::: Data for the task :::
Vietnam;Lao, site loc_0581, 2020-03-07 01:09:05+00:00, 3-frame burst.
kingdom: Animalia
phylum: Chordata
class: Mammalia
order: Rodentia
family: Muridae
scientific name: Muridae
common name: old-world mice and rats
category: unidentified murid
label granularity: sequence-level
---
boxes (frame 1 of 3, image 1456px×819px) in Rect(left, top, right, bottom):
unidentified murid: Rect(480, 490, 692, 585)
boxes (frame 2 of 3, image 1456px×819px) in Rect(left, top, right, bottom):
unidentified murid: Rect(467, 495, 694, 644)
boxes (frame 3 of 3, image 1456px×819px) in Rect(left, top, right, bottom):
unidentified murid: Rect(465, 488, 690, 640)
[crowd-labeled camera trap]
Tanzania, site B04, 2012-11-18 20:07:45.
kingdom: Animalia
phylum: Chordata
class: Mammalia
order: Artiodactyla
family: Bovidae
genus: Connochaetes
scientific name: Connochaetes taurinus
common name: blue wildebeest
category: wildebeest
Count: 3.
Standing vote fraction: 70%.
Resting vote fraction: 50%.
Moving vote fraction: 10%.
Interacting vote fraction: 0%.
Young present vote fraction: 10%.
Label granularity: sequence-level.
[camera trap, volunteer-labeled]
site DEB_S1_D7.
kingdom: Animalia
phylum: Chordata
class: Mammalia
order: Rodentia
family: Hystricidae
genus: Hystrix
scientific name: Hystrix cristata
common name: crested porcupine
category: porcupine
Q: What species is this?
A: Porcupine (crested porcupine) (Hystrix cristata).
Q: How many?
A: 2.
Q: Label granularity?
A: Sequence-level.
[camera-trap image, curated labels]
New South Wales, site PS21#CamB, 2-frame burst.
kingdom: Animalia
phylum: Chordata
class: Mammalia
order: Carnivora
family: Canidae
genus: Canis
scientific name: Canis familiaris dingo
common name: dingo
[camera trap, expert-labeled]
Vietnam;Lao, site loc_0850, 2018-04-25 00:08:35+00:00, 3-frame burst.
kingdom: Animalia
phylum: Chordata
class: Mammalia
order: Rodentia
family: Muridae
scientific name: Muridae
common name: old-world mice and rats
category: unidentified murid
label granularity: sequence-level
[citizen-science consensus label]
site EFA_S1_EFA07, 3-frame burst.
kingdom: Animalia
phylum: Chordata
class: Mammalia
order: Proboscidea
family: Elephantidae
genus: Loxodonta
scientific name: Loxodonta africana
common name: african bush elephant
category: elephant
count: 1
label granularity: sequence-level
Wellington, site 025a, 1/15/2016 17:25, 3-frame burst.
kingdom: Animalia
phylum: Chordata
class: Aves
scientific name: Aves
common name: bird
:::
# The problem:
Repeat the listing exactly.

# Expected answer:
Vietnam;Lao, site loc_0581, 2020-03-07 01:09:05+00:00, 3-frame burst.
kingdom: Animalia
phylum: Chordata
class: Mammalia
order: Rodentia
family: Muridae
scientific name: Muridae
common name: old-world mice and rats
category: unidentified murid
label granularity: sequence-level
---
boxes (frame 1 of 3, image 1456px×819px) in Rect(left, top, right, bottom):
unidentified murid: Rect(480, 490, 692, 585)
boxes (frame 2 of 3, image 1456px×819px) in Rect(left, top, right, bottom):
unidentified murid: Rect(467, 495, 694, 644)
boxes (frame 3 of 3, image 1456px×819px) in Rect(left, top, right, bottom):
unidentified murid: Rect(465, 488, 690, 640)
[crowd-labeled camera trap]
Tanzania, site B04, 2012-11-18 20:07:45.
kingdom: Animalia
phylum: Chordata
class: Mammalia
order: Artiodactyla
family: Bovidae
genus: Connochaetes
scientific name: Connochaetes taurinus
common name: blue wildebeest
category: wildebeest
Count: 3.
Standing vote fraction: 70%.
Resting vote fraction: 50%.
Moving vote fraction: 10%.
Interacting vote fraction: 0%.
Young present vote fraction: 10%.
Label granularity: sequence-level.
[camera trap, volunteer-labeled]
site DEB_S1_D7.
kingdom: Animalia
phylum: Chordata
class: Mammalia
order: Rodentia
family: Hystricidae
genus: Hystrix
scientific name: Hystrix cristata
common name: crested porcupine
category: porcupine
Q: What species is this?
A: Porcupine (crested porcupine) (Hystrix cristata).
Q: How many?
A: 2.
Q: Label granularity?
A: Sequence-level.
[camera-trap image, curated labels]
New South Wales, site PS21#CamB, 2-frame burst.
kingdom: Animalia
phylum: Chordata
class: Mammalia
order: Carnivora
family: Canidae
genus: Canis
scientific name: Canis familiaris dingo
common name: dingo
[camera trap, expert-labeled]
Vietnam;Lao, site loc_0850, 2018-04-25 00:08:35+00:00, 3-frame burst.
kingdom: Animalia
phylum: Chordata
class: Mammalia
order: Rodentia
family: Muridae
scientific name: Muridae
common name: old-world mice and rats
category: unidentified murid
label granularity: sequence-level
[citizen-science consensus label]
site EFA_S1_EFA07, 3-frame burst.
kingdom: Animalia
phylum: Chordata
class: Mammalia
order: Proboscidea
family: Elephantidae
genus: Loxodonta
scientific name: Loxodonta africana
common name: african bush elephant
category: elephant
count: 1
label granularity: sequence-level
Wellington, site 025a, 1/15/2016 17:25, 3-frame burst.
kingdom: Animalia
phylum: Chordata
class: Aves
scientific name: Aves
common name: bird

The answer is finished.